Reproduce all of the lines below verbatim, leaving the pictures out of your answer.

Working data:
● ● ● ●
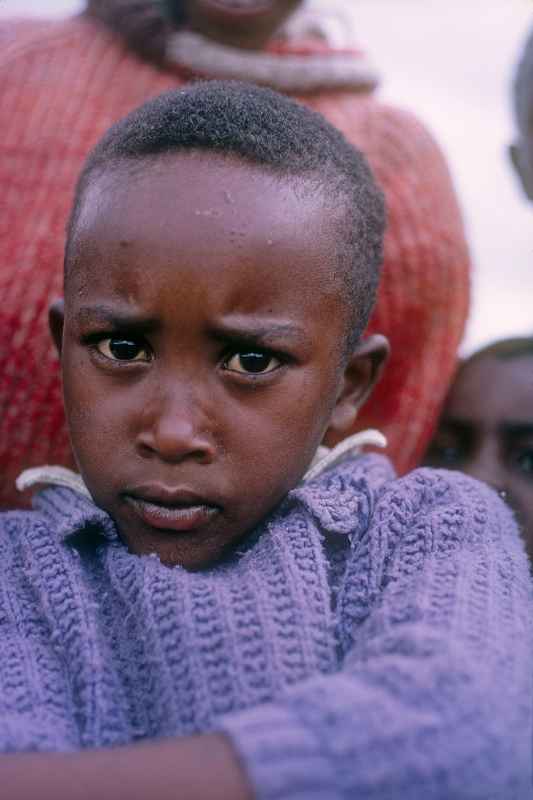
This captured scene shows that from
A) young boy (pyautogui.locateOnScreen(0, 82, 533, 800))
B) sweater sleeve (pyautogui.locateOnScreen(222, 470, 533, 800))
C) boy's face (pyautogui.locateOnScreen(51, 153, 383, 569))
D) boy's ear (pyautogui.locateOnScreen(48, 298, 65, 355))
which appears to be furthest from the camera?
boy's ear (pyautogui.locateOnScreen(48, 298, 65, 355))

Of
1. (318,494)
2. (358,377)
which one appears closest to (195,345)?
(318,494)

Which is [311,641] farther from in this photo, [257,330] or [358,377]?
[358,377]

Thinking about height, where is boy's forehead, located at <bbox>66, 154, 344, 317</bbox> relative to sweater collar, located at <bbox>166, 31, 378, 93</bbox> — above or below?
below

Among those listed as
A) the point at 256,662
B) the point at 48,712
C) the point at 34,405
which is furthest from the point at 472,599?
the point at 34,405

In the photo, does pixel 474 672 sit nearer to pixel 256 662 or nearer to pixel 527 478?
pixel 256 662

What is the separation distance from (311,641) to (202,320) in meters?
0.38

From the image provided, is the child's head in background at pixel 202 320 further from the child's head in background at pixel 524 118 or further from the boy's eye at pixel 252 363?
the child's head in background at pixel 524 118

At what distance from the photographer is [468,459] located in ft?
5.80

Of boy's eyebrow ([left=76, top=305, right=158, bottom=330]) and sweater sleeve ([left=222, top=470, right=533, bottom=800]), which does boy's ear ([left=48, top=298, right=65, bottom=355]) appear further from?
sweater sleeve ([left=222, top=470, right=533, bottom=800])

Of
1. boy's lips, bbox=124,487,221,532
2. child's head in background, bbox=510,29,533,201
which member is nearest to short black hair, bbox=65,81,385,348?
boy's lips, bbox=124,487,221,532

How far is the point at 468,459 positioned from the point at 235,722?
111 cm

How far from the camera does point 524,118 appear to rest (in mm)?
1894

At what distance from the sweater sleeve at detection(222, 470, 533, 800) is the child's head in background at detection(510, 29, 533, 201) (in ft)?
3.88

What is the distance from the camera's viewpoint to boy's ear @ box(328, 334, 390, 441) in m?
1.28
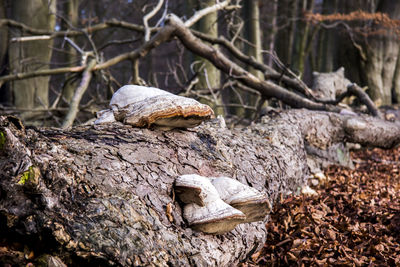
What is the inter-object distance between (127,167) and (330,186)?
97.5 inches

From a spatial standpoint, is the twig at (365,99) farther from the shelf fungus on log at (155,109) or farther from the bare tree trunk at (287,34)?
the bare tree trunk at (287,34)

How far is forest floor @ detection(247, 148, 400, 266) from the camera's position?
1.99 meters

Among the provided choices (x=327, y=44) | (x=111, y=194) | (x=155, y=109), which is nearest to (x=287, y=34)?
(x=327, y=44)

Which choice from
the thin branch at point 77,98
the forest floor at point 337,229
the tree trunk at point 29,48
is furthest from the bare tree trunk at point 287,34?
the forest floor at point 337,229

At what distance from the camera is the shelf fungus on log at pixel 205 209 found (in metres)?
1.47

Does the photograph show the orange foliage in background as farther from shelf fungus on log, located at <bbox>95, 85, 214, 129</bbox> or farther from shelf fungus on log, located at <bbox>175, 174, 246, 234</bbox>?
shelf fungus on log, located at <bbox>175, 174, 246, 234</bbox>

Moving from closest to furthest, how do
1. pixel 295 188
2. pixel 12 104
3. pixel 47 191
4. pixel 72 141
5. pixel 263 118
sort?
pixel 47 191, pixel 72 141, pixel 295 188, pixel 263 118, pixel 12 104

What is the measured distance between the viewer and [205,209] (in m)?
1.53

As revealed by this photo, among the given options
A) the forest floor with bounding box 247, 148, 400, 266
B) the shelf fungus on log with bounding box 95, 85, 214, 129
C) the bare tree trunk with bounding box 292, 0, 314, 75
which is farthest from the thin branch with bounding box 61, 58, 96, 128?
the bare tree trunk with bounding box 292, 0, 314, 75

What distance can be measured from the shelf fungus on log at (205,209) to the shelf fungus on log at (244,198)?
7 centimetres

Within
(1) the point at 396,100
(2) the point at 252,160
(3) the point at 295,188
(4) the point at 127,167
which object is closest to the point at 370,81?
(1) the point at 396,100

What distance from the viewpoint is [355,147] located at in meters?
5.72

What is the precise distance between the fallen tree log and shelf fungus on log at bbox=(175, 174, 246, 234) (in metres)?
0.06

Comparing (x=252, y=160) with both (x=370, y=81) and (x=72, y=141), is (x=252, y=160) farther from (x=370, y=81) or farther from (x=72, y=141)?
(x=370, y=81)
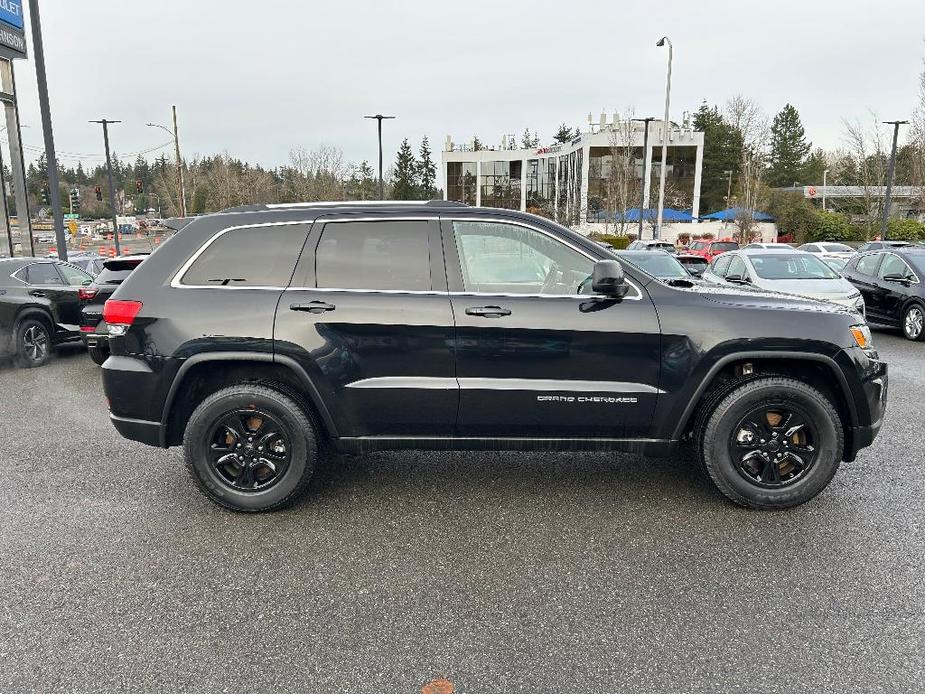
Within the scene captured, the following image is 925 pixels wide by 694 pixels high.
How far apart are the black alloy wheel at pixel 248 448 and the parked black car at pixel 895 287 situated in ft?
34.8

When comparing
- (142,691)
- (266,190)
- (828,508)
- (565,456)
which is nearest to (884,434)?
(828,508)

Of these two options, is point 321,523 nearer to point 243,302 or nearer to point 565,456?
point 243,302

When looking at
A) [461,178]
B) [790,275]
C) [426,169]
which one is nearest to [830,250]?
[790,275]

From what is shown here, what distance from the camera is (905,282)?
10.8 m

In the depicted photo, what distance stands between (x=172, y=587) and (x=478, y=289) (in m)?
2.29

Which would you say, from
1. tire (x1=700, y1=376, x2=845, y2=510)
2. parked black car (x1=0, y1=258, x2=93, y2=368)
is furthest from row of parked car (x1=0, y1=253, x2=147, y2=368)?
tire (x1=700, y1=376, x2=845, y2=510)

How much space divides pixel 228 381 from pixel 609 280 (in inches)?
95.9

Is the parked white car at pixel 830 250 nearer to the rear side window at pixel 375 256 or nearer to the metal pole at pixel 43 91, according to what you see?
the metal pole at pixel 43 91

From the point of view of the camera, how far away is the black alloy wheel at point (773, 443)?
3.94 meters

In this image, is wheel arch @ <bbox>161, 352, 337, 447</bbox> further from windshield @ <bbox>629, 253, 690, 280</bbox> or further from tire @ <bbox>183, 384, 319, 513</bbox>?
windshield @ <bbox>629, 253, 690, 280</bbox>

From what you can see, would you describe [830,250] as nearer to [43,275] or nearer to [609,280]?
[43,275]

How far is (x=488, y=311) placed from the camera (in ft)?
12.5

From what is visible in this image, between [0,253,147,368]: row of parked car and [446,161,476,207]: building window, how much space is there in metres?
65.7

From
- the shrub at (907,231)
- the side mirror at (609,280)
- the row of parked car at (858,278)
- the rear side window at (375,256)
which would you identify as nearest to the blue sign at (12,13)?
the row of parked car at (858,278)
● ● ● ●
Task solution:
This captured scene shows that from
A) young boy (pyautogui.locateOnScreen(0, 82, 533, 800))
B) sweater sleeve (pyautogui.locateOnScreen(222, 470, 533, 800))
C) boy's face (pyautogui.locateOnScreen(51, 153, 383, 569))
D) boy's ear (pyautogui.locateOnScreen(48, 298, 65, 355))
which appears to be furthest from the camera?
boy's ear (pyautogui.locateOnScreen(48, 298, 65, 355))

Of
1. (318,494)
2. (358,377)
which one appears closest to (195,345)?
(318,494)

Which is [311,641] farther from in this photo, [257,330] or [358,377]?
[358,377]

Thinking about height, where is boy's forehead, located at <bbox>66, 154, 344, 317</bbox> relative to sweater collar, located at <bbox>166, 31, 378, 93</bbox> — above or below?
below

Among those listed as
A) the point at 256,662
B) the point at 48,712
C) the point at 34,405
which is furthest from the point at 472,599?
the point at 34,405

In the photo, does pixel 474 672 sit nearer to pixel 256 662 or nearer to pixel 527 478?
pixel 256 662

What is the separation distance from (311,641) to (202,320) in meters?
0.38

From the image provided, is the child's head in background at pixel 202 320 further from the child's head in background at pixel 524 118 or further from the boy's eye at pixel 252 363?
the child's head in background at pixel 524 118

At what distance from the photographer is [468,459] located in ft?
5.80

Of boy's eyebrow ([left=76, top=305, right=158, bottom=330]) and sweater sleeve ([left=222, top=470, right=533, bottom=800]), which does boy's ear ([left=48, top=298, right=65, bottom=355]) appear further from?
sweater sleeve ([left=222, top=470, right=533, bottom=800])

Of
1. boy's lips, bbox=124,487,221,532
2. child's head in background, bbox=510,29,533,201
which member is nearest to short black hair, bbox=65,81,385,348?
boy's lips, bbox=124,487,221,532

How far is the point at 468,459 positioned from the point at 235,722?
111 cm

How far from the camera does point 524,118 appear to rest (in mm)?
1894

At what distance from the sweater sleeve at detection(222, 470, 533, 800) is the child's head in background at detection(510, 29, 533, 201) (in ft)?
3.88

What is the distance from the camera's viewpoint to boy's ear @ box(328, 334, 390, 441) in m?
1.28
What is the inter-object distance between (127,167) and (330,186)?
97.5 inches

From a spatial standpoint, is the twig at (365,99) farther from the shelf fungus on log at (155,109) or farther from the bare tree trunk at (287,34)?
the bare tree trunk at (287,34)

How far is forest floor @ detection(247, 148, 400, 266) from the camera's position?
1.99 meters

Among the provided choices (x=327, y=44) | (x=111, y=194) | (x=155, y=109), which is nearest to (x=287, y=34)?
(x=327, y=44)

Which choice from
the thin branch at point 77,98
the forest floor at point 337,229
the tree trunk at point 29,48
is furthest from the bare tree trunk at point 287,34?
the forest floor at point 337,229

At what distance from the camera is the shelf fungus on log at pixel 205 209 found (in metres)?
1.47

Does the photograph show the orange foliage in background as farther from shelf fungus on log, located at <bbox>95, 85, 214, 129</bbox> or farther from shelf fungus on log, located at <bbox>175, 174, 246, 234</bbox>?
shelf fungus on log, located at <bbox>175, 174, 246, 234</bbox>

Moving from closest to furthest, how do
1. pixel 295 188
2. pixel 12 104
3. pixel 47 191
4. pixel 72 141
5. pixel 263 118
sort?
pixel 47 191, pixel 72 141, pixel 295 188, pixel 263 118, pixel 12 104

What is the measured distance between the viewer and [205,209] (in m)?
1.53

As revealed by this photo, among the given options
A) the forest floor with bounding box 247, 148, 400, 266
B) the shelf fungus on log with bounding box 95, 85, 214, 129
C) the bare tree trunk with bounding box 292, 0, 314, 75
which is farthest from the thin branch with bounding box 61, 58, 96, 128?
the bare tree trunk with bounding box 292, 0, 314, 75

What distance can be measured from the shelf fungus on log at (205,209) to the shelf fungus on log at (244,198)?
7 centimetres

Within
(1) the point at 396,100
(2) the point at 252,160
(3) the point at 295,188
(4) the point at 127,167
which object is closest to the point at 370,81?
(1) the point at 396,100

What distance from the viewpoint is [355,147] located at in meters?
5.72

What is the precise distance between the fallen tree log and shelf fungus on log at bbox=(175, 174, 246, 234) (in metres)?
0.06

Comparing (x=252, y=160) with both (x=370, y=81) and (x=72, y=141), is (x=252, y=160) farther from (x=370, y=81) or farther from (x=72, y=141)?
(x=370, y=81)
Within the scene captured, the following image is 925 pixels wide by 694 pixels high.
How far apart are the black alloy wheel at pixel 248 448 and the parked black car at pixel 895 287 situated in ft?
34.8

When comparing
- (142,691)
- (266,190)
- (828,508)
- (565,456)
which is nearest to (884,434)?
(828,508)

Of these two options, is point 321,523 nearer to point 243,302 or nearer to point 565,456?
point 243,302

When looking at
A) [461,178]
B) [790,275]
C) [426,169]
which one is nearest to [830,250]?
[790,275]

From what is shown here, what distance from the camera is (905,282)?
10.8 m

In the depicted photo, what distance stands between (x=172, y=587) and (x=478, y=289) (in m)?
2.29

Which would you say, from
1. tire (x1=700, y1=376, x2=845, y2=510)
2. parked black car (x1=0, y1=258, x2=93, y2=368)
is furthest from row of parked car (x1=0, y1=253, x2=147, y2=368)?
tire (x1=700, y1=376, x2=845, y2=510)

How much space divides pixel 228 381 from pixel 609 280 (in inches)?
95.9

Is the parked white car at pixel 830 250 nearer to the rear side window at pixel 375 256 or nearer to the metal pole at pixel 43 91, according to what you see?
the metal pole at pixel 43 91

From the point of view of the camera, how far away is the black alloy wheel at point (773, 443)?
3.94 meters

In this image, is wheel arch @ <bbox>161, 352, 337, 447</bbox> further from windshield @ <bbox>629, 253, 690, 280</bbox> or further from tire @ <bbox>183, 384, 319, 513</bbox>?
windshield @ <bbox>629, 253, 690, 280</bbox>

From what you can see, would you describe [830,250] as nearer to [43,275] or nearer to [609,280]?
[43,275]

How far is (x=488, y=311) placed from the camera (in ft)?
12.5

From what is visible in this image, between [0,253,147,368]: row of parked car and [446,161,476,207]: building window, how much space is there in metres?
65.7

From
- the shrub at (907,231)
- the side mirror at (609,280)
- the row of parked car at (858,278)
- the rear side window at (375,256)
which would you identify as nearest to the blue sign at (12,13)?
the row of parked car at (858,278)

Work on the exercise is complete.